— Par Marc de Boni —
La ministre de la Justice démissionnaire s’est exprimée seule dans les locaux de la place Vendôme, et a affirmé appuyer sa décision sur «un désaccord politique majeur» avec l’exécutif.
Jusqu’à son départ du gouvernement, Christiane Taubira aura imprégné d’un style très personnel son passage au ministère de la Justice. Court-circuitant les usages en vigueur, qui veulent qu’un ministre sur le départ parle à l’issue de la passation de pouvoir, la garde des Sceaux a pris la parole seule ce mercredi après-midi, depuis son ministère de la place Vendôme. En l’absence de son successeur Jean-Jacques Urvoas, et alors que les questions au gouvernement battaient leur plein à l’Assemblée. «Ce fut pour moi un immense honneur d’être garde des Sceaux et ministre de la Justice de la France», a-t-elle d’abord lancé. Avant d’évoquer son bilan, sourire aux lèvres, et comme toujours sans notes. La ministre a rendu un hommage appuyé aux fonctionnaires de son ministère ainsi qu’aux magistrats, et rappelé avec une précision comptable ses réalisations.
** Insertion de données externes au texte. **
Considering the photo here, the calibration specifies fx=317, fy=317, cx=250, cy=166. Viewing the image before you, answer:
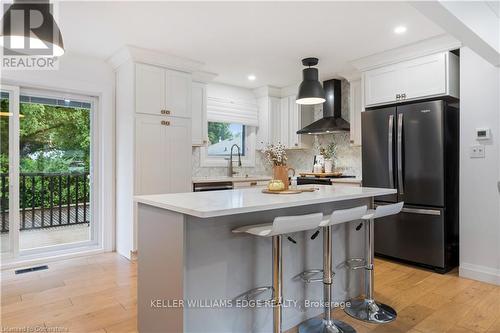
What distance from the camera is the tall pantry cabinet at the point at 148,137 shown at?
3.70 meters

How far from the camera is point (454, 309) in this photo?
2490 mm

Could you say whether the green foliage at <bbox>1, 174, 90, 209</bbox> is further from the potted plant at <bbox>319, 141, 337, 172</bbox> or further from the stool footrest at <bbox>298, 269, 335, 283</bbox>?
the potted plant at <bbox>319, 141, 337, 172</bbox>

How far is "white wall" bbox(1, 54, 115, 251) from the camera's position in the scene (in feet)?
12.3

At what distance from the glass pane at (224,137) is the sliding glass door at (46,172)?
1.90m

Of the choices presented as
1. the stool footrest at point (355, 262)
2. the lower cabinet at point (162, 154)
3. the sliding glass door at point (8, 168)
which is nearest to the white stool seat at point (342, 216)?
the stool footrest at point (355, 262)

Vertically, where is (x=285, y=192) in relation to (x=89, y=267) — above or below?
above

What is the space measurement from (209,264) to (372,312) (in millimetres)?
1405

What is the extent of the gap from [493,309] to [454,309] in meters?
0.30

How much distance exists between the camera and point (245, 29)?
309 centimetres

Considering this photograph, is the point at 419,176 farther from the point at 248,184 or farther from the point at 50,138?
the point at 50,138

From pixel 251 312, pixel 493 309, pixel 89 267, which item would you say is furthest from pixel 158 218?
pixel 493 309

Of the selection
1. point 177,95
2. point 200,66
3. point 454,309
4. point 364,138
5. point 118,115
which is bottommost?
point 454,309

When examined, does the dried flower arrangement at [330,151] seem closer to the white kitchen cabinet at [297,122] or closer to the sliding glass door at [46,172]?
the white kitchen cabinet at [297,122]

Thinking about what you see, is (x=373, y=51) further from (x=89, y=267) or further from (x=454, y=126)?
(x=89, y=267)
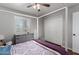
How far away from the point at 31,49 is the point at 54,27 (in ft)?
1.88

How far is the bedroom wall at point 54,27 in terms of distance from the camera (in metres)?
1.33

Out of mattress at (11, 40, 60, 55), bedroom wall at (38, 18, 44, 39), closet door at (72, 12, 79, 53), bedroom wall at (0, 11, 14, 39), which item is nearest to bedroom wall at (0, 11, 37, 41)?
bedroom wall at (0, 11, 14, 39)

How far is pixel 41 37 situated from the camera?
1436 mm

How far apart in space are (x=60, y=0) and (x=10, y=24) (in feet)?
2.90

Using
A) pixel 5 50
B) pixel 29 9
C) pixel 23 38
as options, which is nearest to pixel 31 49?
pixel 23 38

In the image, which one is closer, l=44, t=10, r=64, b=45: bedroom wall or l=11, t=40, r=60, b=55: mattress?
l=11, t=40, r=60, b=55: mattress

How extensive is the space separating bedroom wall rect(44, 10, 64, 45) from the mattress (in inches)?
7.8

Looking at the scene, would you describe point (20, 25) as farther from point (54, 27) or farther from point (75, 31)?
point (75, 31)

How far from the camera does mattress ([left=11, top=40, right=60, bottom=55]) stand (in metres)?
1.22

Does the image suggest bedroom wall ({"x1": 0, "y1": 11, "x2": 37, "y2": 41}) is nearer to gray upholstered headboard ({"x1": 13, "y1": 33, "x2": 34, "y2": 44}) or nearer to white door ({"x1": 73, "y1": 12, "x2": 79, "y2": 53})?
gray upholstered headboard ({"x1": 13, "y1": 33, "x2": 34, "y2": 44})

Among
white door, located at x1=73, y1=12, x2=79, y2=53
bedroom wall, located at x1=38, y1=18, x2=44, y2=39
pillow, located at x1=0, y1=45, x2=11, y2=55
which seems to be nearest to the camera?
pillow, located at x1=0, y1=45, x2=11, y2=55

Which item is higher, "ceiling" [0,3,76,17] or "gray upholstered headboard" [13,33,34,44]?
"ceiling" [0,3,76,17]

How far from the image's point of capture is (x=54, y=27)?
55.6 inches
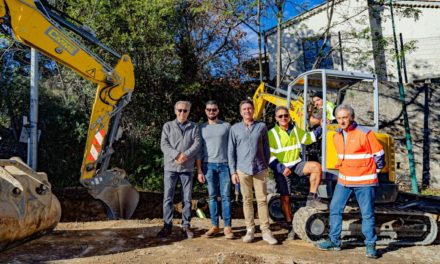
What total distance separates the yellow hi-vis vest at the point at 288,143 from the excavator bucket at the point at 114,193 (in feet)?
8.84

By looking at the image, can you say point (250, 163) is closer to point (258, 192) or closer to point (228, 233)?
point (258, 192)

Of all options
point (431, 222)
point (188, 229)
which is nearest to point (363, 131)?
point (431, 222)

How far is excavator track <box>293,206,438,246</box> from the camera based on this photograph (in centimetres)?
516

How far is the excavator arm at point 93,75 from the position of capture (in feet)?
17.6

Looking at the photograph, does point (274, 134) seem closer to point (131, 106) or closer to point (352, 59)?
point (131, 106)

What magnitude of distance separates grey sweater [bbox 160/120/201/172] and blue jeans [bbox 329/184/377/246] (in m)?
1.86

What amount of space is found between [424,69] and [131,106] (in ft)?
34.3

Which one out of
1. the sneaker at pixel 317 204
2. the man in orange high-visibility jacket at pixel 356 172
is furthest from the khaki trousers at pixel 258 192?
the man in orange high-visibility jacket at pixel 356 172

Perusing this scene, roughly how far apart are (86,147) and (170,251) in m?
2.48

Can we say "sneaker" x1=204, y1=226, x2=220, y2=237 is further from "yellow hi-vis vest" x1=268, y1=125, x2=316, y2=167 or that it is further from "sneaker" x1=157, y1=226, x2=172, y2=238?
"yellow hi-vis vest" x1=268, y1=125, x2=316, y2=167

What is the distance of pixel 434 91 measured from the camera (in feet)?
39.0

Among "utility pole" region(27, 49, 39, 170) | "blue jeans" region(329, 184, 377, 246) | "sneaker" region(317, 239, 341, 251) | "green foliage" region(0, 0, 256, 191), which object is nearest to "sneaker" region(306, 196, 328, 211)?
"blue jeans" region(329, 184, 377, 246)

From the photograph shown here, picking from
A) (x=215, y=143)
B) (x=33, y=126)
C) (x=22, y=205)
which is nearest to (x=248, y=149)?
(x=215, y=143)

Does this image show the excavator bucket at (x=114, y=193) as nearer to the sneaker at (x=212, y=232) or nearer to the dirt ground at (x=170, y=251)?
the dirt ground at (x=170, y=251)
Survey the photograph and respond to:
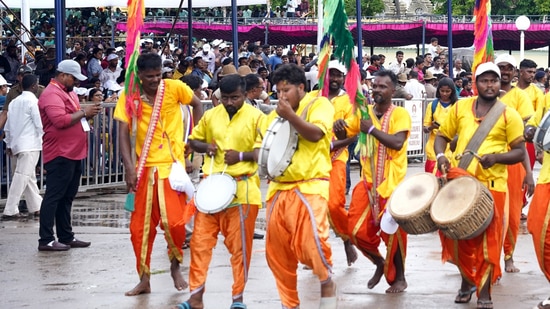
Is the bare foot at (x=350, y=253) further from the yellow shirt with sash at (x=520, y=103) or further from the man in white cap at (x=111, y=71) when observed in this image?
the man in white cap at (x=111, y=71)

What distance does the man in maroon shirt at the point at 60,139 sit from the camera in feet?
37.7

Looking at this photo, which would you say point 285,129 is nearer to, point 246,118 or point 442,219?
point 246,118

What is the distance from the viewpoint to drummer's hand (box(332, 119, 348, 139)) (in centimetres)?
966

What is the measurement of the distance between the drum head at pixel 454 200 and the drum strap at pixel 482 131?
271mm

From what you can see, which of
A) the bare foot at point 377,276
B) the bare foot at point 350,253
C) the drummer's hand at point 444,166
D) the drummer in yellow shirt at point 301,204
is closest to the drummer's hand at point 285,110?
the drummer in yellow shirt at point 301,204

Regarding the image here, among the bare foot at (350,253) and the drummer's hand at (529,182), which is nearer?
the drummer's hand at (529,182)

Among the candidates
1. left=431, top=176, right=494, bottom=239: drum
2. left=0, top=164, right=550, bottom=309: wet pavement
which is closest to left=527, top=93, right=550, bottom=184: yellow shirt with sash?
left=431, top=176, right=494, bottom=239: drum

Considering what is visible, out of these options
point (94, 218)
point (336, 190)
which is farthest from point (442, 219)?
point (94, 218)

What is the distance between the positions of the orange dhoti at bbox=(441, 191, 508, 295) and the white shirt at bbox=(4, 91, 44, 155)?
6.25 metres

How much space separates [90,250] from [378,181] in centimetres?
355

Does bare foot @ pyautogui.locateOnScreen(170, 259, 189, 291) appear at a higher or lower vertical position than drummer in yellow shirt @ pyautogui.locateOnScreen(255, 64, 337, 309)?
lower

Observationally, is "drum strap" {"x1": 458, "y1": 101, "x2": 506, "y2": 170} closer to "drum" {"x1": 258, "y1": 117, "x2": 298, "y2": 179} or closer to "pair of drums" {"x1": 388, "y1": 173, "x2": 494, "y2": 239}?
"pair of drums" {"x1": 388, "y1": 173, "x2": 494, "y2": 239}

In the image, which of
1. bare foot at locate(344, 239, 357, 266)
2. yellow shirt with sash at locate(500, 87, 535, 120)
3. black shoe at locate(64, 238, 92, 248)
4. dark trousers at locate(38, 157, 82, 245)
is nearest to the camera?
bare foot at locate(344, 239, 357, 266)

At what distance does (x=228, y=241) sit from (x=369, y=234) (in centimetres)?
146
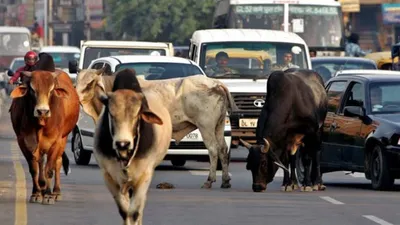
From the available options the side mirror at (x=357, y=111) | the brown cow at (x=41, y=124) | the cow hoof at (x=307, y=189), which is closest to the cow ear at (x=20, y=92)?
the brown cow at (x=41, y=124)

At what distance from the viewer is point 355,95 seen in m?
21.4

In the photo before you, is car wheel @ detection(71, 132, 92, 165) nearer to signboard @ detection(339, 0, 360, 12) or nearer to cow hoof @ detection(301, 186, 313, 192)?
cow hoof @ detection(301, 186, 313, 192)

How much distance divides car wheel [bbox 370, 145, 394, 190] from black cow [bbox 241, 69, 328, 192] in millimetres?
774

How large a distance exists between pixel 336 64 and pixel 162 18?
40.9 meters

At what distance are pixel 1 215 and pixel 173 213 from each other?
1.91 meters

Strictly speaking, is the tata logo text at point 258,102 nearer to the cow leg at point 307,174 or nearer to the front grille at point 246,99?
the front grille at point 246,99

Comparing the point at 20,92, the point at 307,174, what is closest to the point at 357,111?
the point at 307,174

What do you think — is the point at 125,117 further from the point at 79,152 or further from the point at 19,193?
the point at 79,152

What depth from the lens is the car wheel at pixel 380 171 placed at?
1980 centimetres

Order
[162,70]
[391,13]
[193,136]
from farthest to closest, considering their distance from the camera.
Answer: [391,13], [162,70], [193,136]

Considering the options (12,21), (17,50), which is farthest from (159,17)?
(12,21)

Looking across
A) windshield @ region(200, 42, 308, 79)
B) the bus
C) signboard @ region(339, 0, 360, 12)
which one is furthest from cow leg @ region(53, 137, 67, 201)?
signboard @ region(339, 0, 360, 12)

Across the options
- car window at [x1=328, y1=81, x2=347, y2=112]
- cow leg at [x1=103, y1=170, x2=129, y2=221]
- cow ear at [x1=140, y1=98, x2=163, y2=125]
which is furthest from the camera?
car window at [x1=328, y1=81, x2=347, y2=112]

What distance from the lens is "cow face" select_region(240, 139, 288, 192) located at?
2014cm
En rupture de ban avec l’exécutif depuis le mois de décembre dernier, l’ancienne ministre a rappelé les raisons de sa démission: «Je quitte le gouvernement sur un désaccord politique majeur».«J‘ai choisi d’être fidèle à moi-même à mes engagements, à mes combats, à mon rapport aux autres. Fidèle à nous, tels que je nous comprends», a justifié Christiane Taubira. «Le péril terroriste est grave, imprévisible. Mais nous avons appris à le traquer et nous nous en sommes donné les moyens. Nous savons comment le combattre et nous avons montré que nous sommes bien déterminés à l’abattre. Mais je crois que nous ne devons lui concéder aucune victoire, ni militaire, ni diplomatique, ni politique, ni symbolique», a poursuivi la garde des Sceaux démissionnaire. Une allusion au volet portant sur la déchéance de nationalité que comprend le projet de réforme constitutionnelle auquel elle s’est opposée.
«Nous ne livrerons pas le monde aux assassins d’aube»
Des divergences qui n’ont pas empêché Christiane Taubira d’exprimer sa fierté d’avoir servi au sein du gouvernement, «en particulier sous l’autorité de ce président de la République, François Hollande». La ministre sortante a poursuivi, affirmant sa conviction dans le fait «que ce pays regorge de forces d’énergie, de volonté, d’imagination». «Son destin collectif repose sur des fondations solides. Et parmi ces fondations, il y a la construction de son identité républicaine, de son identité civique. Et ces fondations sont assez robustes, elles sont assez profondes pour résister au temps, aux accidents et aux tragédies», a-t-elle poursuivi, en écho aux nombreux responsables de gauche qui s’inquiètent de voir la Constitution modifiée en période d’état d’urgence.
«Voilà pourquoi, fidèle à Aimé Césaire, nous ne livrerons pas le monde aux assassins d’aube», a conclu la ministre, dans un dernier hommage à son poète favori, qui peut également sonner comme une critique cinglante du pouvoir en place.
Taubira tire sa révérence à bicyclette
La ministre sortante a également mis en scène sa singularité à l’occasion du discours, officiel celui-ci, de passation de pouvoir avec Jean-Jacques Urvoas, intervenu ce mercredi vers 16h45. L’arrivée de Christiane Taubira sur le perron du ministère a été précédée par celle de son fameux vélo jaune, applaudie par le personnel rassemblé dans la cour. La ministre a ensuite livré une allocution très personnelle, adressée aux fonctionnaires du ministère et à son cabinet, saluant leur abnégation. Elle s’est encore félicitée de leur avoir ouvert l’accès aux jardins, pour ensuite «confier la maison» à son successeur. Acclamée à son départ par un personnel ému aux larmes, la ministre a ensuite créé une impressionnante cohue en remontant la rue de Rivoli, suivie par son importante escorte d’agents de sécurité. Un final à l’image de son passage place Vendôme: il restera dans les mémoires.